## Activity
Please retype every record below exactly, leaving the pictures out.
++++ Data records
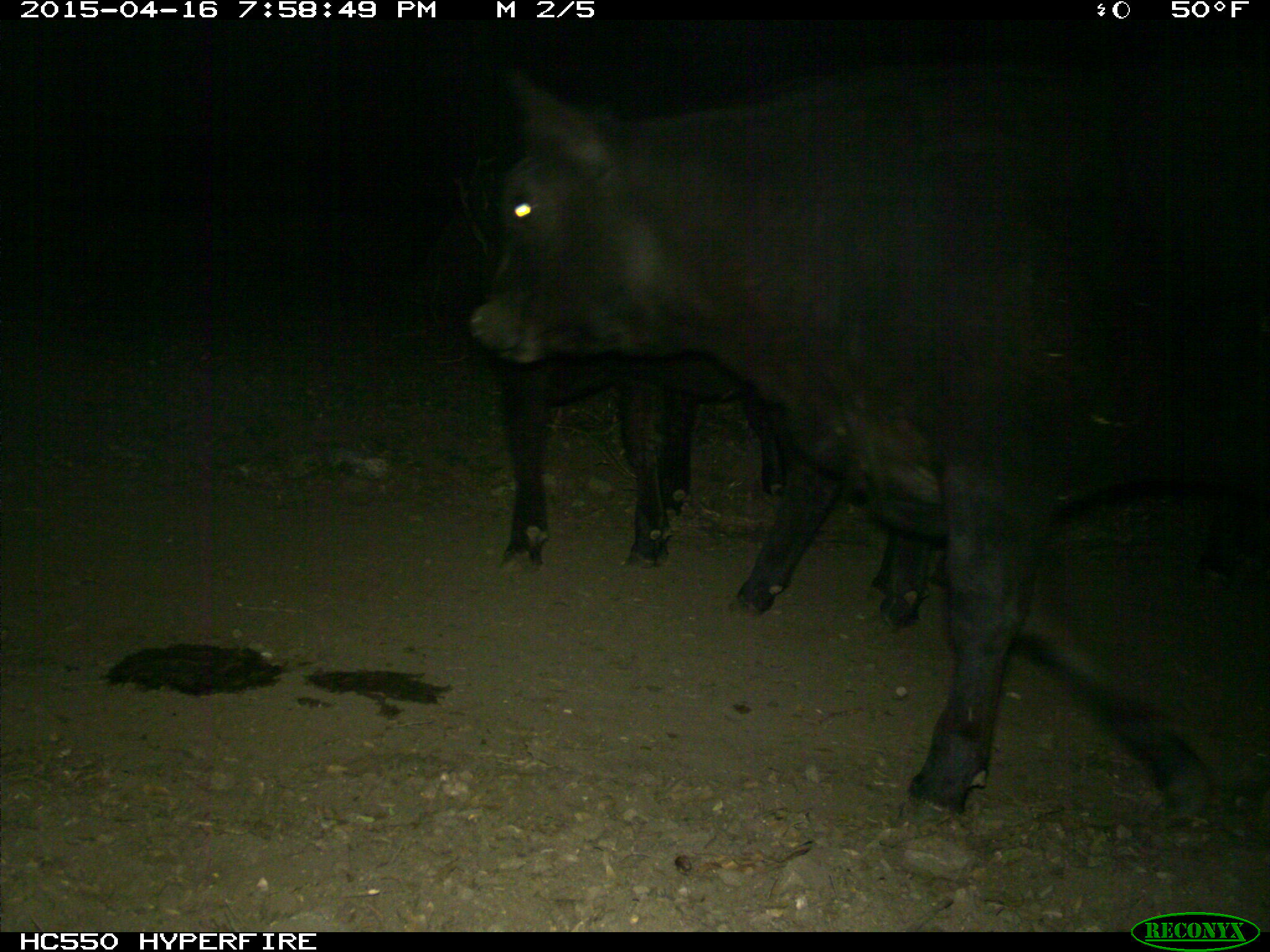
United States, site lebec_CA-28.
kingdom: Animalia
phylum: Chordata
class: Mammalia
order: Artiodactyla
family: Bovidae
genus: Bos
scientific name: Bos taurus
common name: domestic cow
++++++++
## Solved problem
United States, site lebec_CA-28.
kingdom: Animalia
phylum: Chordata
class: Mammalia
order: Artiodactyla
family: Bovidae
genus: Bos
scientific name: Bos taurus
common name: domestic cow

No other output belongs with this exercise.